Sound and spectacle from Metheny
With Larry Grenadier
At: Somerville Theatre, Sunday
Pat Metheny rarely lingers long in one place, and it’s hard to imagine anyone equally enjoying every stage of the guitarist’s decades-long musical journey. His own projects range from the sunny jazz/rock fusion of his Pat Metheny Group to the pitch-black noise guitar of his one-off album “Zero Tolerance for Silence.’’ And, over the years, he’s collaborated with musicians as varied as free improvisation patriarch Ornette Coleman, minimalist composer Steve Reich, and classically influenced jazz pianist Brad Mehldau.
Sunday’s concert opened with the duo of Metheny on electric guitar and Larry Grenadier on acoustic bass. Mehldau’s melancholy “Unrequited’’ began with an etude-like guitar solo. Then Metheny embellished the melody over Grenadier’s purring propulsion. Grenadier’s bass solo was built logically, brick by brick, with Metheny comping nicely beneath, though his signature reverb-soaked sound blurred the chords somewhat.
“Bright Size Life’’ was greeted with a burst of applause, and raised the energy with its leaping melody and fleet guitar. The gentle “Soul Cowboy’’ found Metheny soloing more spaciously. On “Change of Heart’’ a loping, bluesy line with a few hitches to its stride, Grenadier walked commandingly, while Metheny interjected the occasional Monkish dissonance. Grenadier’s double-time solo was impressively precise.

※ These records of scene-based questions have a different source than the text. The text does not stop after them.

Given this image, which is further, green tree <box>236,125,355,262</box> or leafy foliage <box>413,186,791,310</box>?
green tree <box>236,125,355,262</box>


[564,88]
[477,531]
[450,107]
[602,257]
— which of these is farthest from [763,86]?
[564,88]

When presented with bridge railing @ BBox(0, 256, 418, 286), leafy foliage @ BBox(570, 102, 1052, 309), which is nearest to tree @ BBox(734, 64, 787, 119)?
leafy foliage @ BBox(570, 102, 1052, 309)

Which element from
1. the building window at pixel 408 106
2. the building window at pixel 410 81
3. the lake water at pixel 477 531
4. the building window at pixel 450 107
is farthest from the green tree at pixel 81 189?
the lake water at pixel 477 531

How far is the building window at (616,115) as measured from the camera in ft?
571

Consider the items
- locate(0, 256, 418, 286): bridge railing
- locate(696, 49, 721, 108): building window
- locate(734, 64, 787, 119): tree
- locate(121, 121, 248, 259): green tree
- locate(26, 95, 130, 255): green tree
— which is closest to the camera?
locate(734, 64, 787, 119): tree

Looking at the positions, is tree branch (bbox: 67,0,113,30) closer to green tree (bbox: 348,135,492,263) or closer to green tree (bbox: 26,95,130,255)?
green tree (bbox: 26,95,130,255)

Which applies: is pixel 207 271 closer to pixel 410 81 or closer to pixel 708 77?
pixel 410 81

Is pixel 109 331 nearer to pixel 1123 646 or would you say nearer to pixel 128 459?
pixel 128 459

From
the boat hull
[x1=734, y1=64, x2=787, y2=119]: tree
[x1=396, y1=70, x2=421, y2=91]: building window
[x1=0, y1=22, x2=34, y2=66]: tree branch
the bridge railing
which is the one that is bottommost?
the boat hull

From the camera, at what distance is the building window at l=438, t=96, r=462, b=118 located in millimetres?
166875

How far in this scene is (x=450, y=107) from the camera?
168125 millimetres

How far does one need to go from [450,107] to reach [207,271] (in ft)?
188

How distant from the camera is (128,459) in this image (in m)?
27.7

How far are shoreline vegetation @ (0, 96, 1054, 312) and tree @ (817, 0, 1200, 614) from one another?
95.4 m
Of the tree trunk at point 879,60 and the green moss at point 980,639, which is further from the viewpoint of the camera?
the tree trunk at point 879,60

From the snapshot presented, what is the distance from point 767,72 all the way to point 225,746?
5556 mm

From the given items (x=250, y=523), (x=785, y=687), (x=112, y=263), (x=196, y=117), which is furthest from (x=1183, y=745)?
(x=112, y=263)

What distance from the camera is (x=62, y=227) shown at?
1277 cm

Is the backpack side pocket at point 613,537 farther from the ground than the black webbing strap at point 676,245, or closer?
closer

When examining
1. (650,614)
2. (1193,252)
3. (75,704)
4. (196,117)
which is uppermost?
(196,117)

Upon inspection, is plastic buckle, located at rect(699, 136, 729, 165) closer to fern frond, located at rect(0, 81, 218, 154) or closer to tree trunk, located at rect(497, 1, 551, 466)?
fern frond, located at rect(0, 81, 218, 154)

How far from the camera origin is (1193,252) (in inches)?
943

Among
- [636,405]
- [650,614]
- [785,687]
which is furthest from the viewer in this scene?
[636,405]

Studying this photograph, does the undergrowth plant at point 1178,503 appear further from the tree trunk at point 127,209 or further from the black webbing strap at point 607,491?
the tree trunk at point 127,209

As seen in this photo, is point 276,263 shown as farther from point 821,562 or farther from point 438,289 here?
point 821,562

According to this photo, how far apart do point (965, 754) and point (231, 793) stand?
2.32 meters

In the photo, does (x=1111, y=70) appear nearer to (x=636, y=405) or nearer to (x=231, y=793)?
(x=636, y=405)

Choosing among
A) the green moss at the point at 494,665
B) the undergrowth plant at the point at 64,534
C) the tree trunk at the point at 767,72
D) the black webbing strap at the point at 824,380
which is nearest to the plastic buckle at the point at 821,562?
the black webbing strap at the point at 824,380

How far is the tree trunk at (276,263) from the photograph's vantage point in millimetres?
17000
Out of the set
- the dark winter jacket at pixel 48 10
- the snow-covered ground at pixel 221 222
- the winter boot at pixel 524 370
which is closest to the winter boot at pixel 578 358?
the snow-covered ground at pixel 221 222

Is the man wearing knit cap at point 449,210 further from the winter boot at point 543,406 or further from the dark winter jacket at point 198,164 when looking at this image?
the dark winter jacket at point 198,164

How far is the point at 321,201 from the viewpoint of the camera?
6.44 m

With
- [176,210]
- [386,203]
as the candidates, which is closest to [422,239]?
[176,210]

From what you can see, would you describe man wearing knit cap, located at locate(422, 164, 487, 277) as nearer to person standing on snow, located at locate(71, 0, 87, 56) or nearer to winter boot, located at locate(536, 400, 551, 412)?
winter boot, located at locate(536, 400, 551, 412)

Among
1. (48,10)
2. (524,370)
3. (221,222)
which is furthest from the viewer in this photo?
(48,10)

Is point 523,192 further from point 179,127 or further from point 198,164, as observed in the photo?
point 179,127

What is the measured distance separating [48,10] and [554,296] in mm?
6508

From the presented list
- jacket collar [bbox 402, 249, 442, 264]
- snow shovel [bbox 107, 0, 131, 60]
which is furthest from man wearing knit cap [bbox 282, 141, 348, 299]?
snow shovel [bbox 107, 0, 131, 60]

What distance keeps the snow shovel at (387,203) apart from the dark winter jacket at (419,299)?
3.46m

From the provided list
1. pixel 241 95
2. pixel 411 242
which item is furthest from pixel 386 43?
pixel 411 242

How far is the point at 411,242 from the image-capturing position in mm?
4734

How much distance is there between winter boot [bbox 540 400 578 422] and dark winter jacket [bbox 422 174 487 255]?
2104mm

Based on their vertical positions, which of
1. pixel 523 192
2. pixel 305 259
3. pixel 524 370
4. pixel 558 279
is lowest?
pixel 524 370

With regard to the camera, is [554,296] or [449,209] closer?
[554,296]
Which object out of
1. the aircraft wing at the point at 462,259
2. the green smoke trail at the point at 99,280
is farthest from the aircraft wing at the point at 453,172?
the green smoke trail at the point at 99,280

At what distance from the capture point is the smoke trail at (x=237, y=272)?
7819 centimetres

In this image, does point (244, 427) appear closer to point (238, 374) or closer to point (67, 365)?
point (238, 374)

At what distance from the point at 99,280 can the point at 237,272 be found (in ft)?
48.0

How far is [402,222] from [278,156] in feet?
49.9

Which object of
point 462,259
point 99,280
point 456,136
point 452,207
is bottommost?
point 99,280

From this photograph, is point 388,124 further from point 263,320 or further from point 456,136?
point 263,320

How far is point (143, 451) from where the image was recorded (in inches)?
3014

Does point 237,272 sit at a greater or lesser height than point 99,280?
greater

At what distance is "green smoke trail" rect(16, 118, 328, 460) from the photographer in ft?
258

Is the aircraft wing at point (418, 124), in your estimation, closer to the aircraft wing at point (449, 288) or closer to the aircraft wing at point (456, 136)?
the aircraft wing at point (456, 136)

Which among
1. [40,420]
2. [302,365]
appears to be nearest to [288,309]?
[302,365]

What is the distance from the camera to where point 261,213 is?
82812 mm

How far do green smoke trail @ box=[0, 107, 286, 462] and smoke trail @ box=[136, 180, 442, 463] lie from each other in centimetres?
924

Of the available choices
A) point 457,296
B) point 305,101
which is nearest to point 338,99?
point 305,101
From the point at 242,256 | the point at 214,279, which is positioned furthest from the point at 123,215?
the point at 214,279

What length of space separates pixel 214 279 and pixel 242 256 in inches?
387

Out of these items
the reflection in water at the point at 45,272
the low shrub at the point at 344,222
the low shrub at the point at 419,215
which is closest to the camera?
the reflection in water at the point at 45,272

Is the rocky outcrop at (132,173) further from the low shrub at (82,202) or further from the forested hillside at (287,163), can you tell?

The concert’s latter section saw Metheny playing his custom-designed, 42-string Pikasso guitar, which sounds like harp, bass, dulcimer, sitar, and synthesizer all at once. Alone on stage, he improvised a stormy, cinematic soundscape. And, as if all those strings weren’t enough, he also rapped percussively on the wooden body of the instrument.
Then, the lighting changed to a spooky purple and green, creating a rock show vibe. Behold the Orchestrion! This stage-filling mad scientist device, complete with lights that twinkle in time, allowed Metheny to control an array of percussive and other instruments with his guitar synthesizer and foot pedals. While impressive in its way, the result resembled a 1970s sci-fi idea of how 21st century music might sound.
After this extravagant finale and resulting ovation, Metheny and Grenadier encored with two more guitar/bass duets, taking “Stranger in Town’’ and “James’’ at a blistering pace. Fully warmed up, the two played a marvelously cohesive and surprising game of musical cat and mouse.
But perhaps the finest moments of the evening had come earlier, smack dab in the middle, when Metheny turned to acoustic guitar for spare, sensitive readings of “Find Me in Your Dreams’’ and “Always and Forever,’’ exquisitely accompanied by Grenadier.